In the event of a serious foot wound, your doctor will first take measures to remove damaged tissue and encourage the injury to heal. Amputation is truly the last resort to treat severe tissue loss and infection.

Typically, amputation requires a few days in the hospital followed by 4 to 6 weeks for the wound to heal. Your medical team will include an endocrinologist, a physical therapist, an occupational therapist, a mental health provider, and a social worker.

Together, these professionals will help you heal physically, adapt to doing your regular activities in an altered body, cope with the emotional toll of amputation, and find services to help you.

Unfortunately, people with diabetes who undergo lower-extremity amputation are two to three times more likely to die at any given time than other people with diabetes. This grave outcome could be explained in part by the last-resort nature of amputation.

Patients with severe infections and wounds that won’t heal are often at the end of diabetes progression — all the more reason to prioritize diabetes management and foot care as early as possible.

What to expect… before surgery

  • Your surgeon will perform a pre-op evaluation.
  • You’ll have tests to confirm your blood flow is adequate for healing.
  • If your circulation doesn’t seem adequate for healing, you’ll have a consultation with a vascular specialist.
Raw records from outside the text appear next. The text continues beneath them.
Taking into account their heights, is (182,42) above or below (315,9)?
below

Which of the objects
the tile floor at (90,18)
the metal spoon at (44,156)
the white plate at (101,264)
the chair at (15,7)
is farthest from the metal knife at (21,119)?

… during your hospital stay

  • Surgeons will remove damaged tissue, preserving as much healthy tissue as possible.
  • They may also lengthen your Achilles tendon to improve your mobility after surgery.
  • You’ll stay in the hospital for a few days for monitoring.

… while recovering at home

  • Wear a surgical shoe, splint, or cast, depending on the procedure.
  • Attempt good blood glucose control and eat a high protein diet to promote healing.
  • Do physical and occupational therapy.
  • After healing for 4 to 6 weeks, use a custom shoe with a molded insole and filler.

  • Dryness and cracking. Damaged nerves inhibit oil production, so apply a thin layer of cream or petroleum jelly to your feet daily.
  • Super-callus-fragilistic. Gently use a pumice stone on calluses and see a doctor for more intense treatment.
  • Ulcers. Always 👏🏼 get 👏🏼 them 👏🏼 checked 👏🏼 by a doctor. Seriously.
  • Cold feet. Don’t be tempted to warm your feet with heaters, heating pads, or hot water — you could get burned without feeling it due to neuropathy. Layer on warm socks instead.

Start your own personal pedi-spa

Follow these tips to keep your tootsies in top shape for as long as possible:

  • Examine your feet every day for injuries or skin changes. If you can’t see your whole foot, use a mirror or ask a buddy for help.
  • Wash your feet every day in warm water. Dry them thoroughly but gently!
  • Use a pumice stone on calluses.
  • Apply powder or cornstarch between your toes to help keep the area dry.
  • Moisturize the tops and bottoms of your feet but not between your toes.
  • Trim your toenails straight across and file the sharp edges.
  • Always wear shoes and clean, dry socks.

  • Follow the foot care steps listed above and always be gentle with your feet.
  • Don’t smoke — it damages your blood vessels and sabotages healing.
  • Wear the right shoes: supportive, comfortable, and well-fitting.
  • Have your feet examined at every medical appointment, or at least once a year.
  • If you have a foot injury, chill and let it heal.
  • Aim for good glucose control by following your recommended meal plan and taking medications as directed, so your body can heal and fight infection.
  • Keep moving to improve circulation.